We see that the $j$-th diagonal entry is: $\prod_{i=1}^n(A_{jj}-\lambda_i)=\prod_{i=1}^n(\lambda_j-\lambda_i)=p_A(\lambda_j)$.
This because:
$p_A(A)=\prod_{i=1}^n(A-\lambda_iI)=(A-\lambda_1I)...(A-\lambda_nI)$
$=\left[\begin{array}{ccc} a_{11}-\lambda_1 & 0 & ... & 0\\ 0 & a_{22}-\lambda_1& ...& 0 \\ ...& ...& ...& ...\\ 0 & ... & ...& a_{nn}-\lambda_1 \end{array} \right]...\left[\begin{array}{ccc} a_{11}-\lambda_n & 0 & ... & 0\\ 0 & a_{22}-\lambda_n& ...& 0 \\ ...& ...& ...& ...\\ 0 & ... & ...& a_{nn}-\lambda_n \end{array} \right]$
$=\left[\begin{array}{ccc} (a_{11}-\lambda_1)...(a_{11}-\lambda_n) & 0 & ... & 0\\ 0 & (a_{22}-\lambda_1)...(a_{22}-\lambda_n)& ...& 0 \\ ...& ...& ...& ...\\ 0 & ... & ...& (a_{nn}-\lambda_1)...(a_{nn}-\lambda_n) \end{array} \right]$
$=\left[\begin{array}{ccc} \prod_{j=1}^n(a_{11}-\lambda_j) & 0 & ... & 0\\ 0 & \prod_{j=1}^n(a_{22}-\lambda_j)& ...& 0 \\ ...& ...& ...& ...\\ 0 & ... & ...& \prod_{j=1}^n(a_{nn}-\lambda_j) \end{array} \right]$
$=\left[\begin{array}{ccc} \prod_{j=1}^n(\lambda_1-\lambda_j) & 0 & ... & 0\\ 0 & \prod_{j=1}^n(\lambda_2-\lambda_j)& ...& 0 \\ ...& ...& ...& ...\\ 0 & ... & ...& \prod_{j=1}^n(\lambda_n-\lambda_j) \end{array} \right]$
$=\left[\begin{array}{ccc} p_A(\lambda_1) & 0 & ... & 0\\ 0 & p_A(\lambda_2)& ...& 0 \\ ...& ...& ...& ...\\ 0 & ... & ...& p_A(\lambda_n) \end{array} \right]$
From this we see that each diagonal entry in the matrix correspond to what you have posted.

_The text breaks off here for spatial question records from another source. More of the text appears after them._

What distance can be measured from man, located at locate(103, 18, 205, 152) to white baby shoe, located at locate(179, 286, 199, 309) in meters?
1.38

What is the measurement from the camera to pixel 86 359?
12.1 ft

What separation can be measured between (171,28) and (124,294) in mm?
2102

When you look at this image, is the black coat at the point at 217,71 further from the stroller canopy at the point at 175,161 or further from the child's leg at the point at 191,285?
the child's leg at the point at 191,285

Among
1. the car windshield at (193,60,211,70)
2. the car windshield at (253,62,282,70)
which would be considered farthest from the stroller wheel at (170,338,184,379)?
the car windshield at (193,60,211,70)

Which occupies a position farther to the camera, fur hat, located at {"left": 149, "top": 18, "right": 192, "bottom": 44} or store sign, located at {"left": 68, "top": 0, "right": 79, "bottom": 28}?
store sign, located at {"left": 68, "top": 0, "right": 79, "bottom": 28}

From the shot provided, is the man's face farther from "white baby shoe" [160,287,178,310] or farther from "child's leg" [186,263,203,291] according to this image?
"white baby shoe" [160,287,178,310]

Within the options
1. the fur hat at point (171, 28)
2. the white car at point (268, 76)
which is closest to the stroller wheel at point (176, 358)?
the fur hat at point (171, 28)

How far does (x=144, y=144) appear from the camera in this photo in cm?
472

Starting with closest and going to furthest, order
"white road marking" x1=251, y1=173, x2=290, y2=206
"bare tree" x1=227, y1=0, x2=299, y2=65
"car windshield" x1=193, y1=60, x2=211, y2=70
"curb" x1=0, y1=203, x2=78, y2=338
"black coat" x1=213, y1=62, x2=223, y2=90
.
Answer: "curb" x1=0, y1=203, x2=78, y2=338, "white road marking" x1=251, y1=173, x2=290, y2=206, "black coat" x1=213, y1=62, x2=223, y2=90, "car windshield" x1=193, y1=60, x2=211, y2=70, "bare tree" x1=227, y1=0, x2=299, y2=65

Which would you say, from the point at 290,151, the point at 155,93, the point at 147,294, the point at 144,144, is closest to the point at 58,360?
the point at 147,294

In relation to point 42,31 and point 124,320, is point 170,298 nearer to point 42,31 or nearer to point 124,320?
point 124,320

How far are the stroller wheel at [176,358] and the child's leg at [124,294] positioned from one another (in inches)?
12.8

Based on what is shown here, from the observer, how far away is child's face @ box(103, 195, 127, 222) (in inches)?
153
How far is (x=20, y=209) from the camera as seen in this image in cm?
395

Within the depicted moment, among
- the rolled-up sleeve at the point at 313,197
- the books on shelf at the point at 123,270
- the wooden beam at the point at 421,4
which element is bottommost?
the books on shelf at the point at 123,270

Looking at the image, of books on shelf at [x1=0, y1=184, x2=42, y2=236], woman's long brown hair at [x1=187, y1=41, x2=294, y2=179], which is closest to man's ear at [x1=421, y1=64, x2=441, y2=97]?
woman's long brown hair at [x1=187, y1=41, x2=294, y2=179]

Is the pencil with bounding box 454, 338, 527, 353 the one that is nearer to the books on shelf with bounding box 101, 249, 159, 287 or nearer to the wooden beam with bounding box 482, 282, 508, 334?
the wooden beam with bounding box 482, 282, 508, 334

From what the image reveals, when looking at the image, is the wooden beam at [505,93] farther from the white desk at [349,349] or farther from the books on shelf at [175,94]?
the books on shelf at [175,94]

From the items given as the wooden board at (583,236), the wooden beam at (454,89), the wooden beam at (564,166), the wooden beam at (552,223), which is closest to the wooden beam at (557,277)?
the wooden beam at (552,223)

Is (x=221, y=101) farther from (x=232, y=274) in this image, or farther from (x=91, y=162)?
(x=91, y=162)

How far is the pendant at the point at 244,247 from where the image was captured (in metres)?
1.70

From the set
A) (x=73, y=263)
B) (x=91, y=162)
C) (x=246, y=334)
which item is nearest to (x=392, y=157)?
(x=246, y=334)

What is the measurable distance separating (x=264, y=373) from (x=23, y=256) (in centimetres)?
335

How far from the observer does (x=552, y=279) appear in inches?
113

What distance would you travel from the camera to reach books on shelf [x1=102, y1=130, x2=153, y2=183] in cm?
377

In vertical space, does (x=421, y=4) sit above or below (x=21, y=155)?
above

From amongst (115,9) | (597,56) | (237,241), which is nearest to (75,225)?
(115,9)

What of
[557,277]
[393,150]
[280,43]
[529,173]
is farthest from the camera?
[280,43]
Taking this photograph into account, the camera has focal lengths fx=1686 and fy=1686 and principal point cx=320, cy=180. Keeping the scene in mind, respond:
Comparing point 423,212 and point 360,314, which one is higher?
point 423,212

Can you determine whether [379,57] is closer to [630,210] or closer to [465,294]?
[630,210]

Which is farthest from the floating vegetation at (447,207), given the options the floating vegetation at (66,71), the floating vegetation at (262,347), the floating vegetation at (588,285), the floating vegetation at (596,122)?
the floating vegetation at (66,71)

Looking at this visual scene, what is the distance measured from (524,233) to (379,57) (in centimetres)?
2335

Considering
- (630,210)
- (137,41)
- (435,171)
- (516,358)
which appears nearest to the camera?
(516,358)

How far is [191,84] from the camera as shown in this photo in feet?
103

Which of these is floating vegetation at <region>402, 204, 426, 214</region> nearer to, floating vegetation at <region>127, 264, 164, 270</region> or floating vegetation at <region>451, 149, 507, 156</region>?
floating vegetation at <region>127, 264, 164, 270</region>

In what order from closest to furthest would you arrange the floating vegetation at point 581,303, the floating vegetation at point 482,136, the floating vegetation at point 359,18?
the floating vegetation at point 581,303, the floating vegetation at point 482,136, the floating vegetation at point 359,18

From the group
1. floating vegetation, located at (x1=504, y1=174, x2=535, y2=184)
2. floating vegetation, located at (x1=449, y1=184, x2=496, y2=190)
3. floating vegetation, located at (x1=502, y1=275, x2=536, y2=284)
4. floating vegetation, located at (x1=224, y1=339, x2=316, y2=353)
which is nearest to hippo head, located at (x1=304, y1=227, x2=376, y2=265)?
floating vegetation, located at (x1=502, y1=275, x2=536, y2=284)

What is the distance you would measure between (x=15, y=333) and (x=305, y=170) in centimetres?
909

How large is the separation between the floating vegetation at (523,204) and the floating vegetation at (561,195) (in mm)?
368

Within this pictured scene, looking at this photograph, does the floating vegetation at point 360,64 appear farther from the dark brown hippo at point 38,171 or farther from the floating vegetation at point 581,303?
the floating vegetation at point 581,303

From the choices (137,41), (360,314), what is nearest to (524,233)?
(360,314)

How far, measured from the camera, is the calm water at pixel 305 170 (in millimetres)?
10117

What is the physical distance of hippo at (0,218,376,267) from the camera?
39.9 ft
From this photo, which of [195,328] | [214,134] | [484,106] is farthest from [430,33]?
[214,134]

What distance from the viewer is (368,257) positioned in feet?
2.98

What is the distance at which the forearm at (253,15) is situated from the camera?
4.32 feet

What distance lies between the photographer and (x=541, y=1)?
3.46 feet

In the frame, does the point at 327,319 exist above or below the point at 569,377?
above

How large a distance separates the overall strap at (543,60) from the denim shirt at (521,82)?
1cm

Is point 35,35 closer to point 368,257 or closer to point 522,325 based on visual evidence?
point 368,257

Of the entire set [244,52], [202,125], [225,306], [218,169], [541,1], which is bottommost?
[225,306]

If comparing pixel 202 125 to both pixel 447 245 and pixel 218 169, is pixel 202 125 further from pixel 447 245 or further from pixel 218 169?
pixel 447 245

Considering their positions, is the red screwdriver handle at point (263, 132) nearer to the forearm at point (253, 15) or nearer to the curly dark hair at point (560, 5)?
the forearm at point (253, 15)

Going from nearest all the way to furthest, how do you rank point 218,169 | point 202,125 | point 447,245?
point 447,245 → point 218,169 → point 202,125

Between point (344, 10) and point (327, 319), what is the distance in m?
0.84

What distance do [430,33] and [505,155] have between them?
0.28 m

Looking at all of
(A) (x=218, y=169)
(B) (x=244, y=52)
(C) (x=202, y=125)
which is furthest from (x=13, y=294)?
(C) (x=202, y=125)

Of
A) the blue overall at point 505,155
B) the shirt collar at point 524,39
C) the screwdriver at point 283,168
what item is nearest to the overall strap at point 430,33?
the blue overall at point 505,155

Please ask if anything is unclear.
edit
They are related in the sense that substituting $A$ for $t$ in $p_A(t)$ will give you $p_A(A)$, but the latter is an $n×n$ matrix, whereas, $p_A(t)$ is a scalar, so they only truly coincide if A is a one dimensional matrix.
The reason that substituting $A$ for $t$ in $p_A(t)$ gives us $p_A(A)$, is as follows,
Let $t=A$ (and in the formula change $\lambda_i$ to $\lambda_i I$ so that we can add, subtract and multiply with the correct dimensions), and we get:
edit
You are correct here, because the dimensions don't agree, we need to let $t$ be the matrix $A$ and let $\lambda_i$ be $\lambda_i I$ so really we should have:
$t\to A$, $\lambda_i\to \lambda_i I$
$p_A(t)=\prod_{i=1}^n(t-\lambda_i)\to\prod_{i=1}^n(A-\lambda_i I)=p_A(A)$.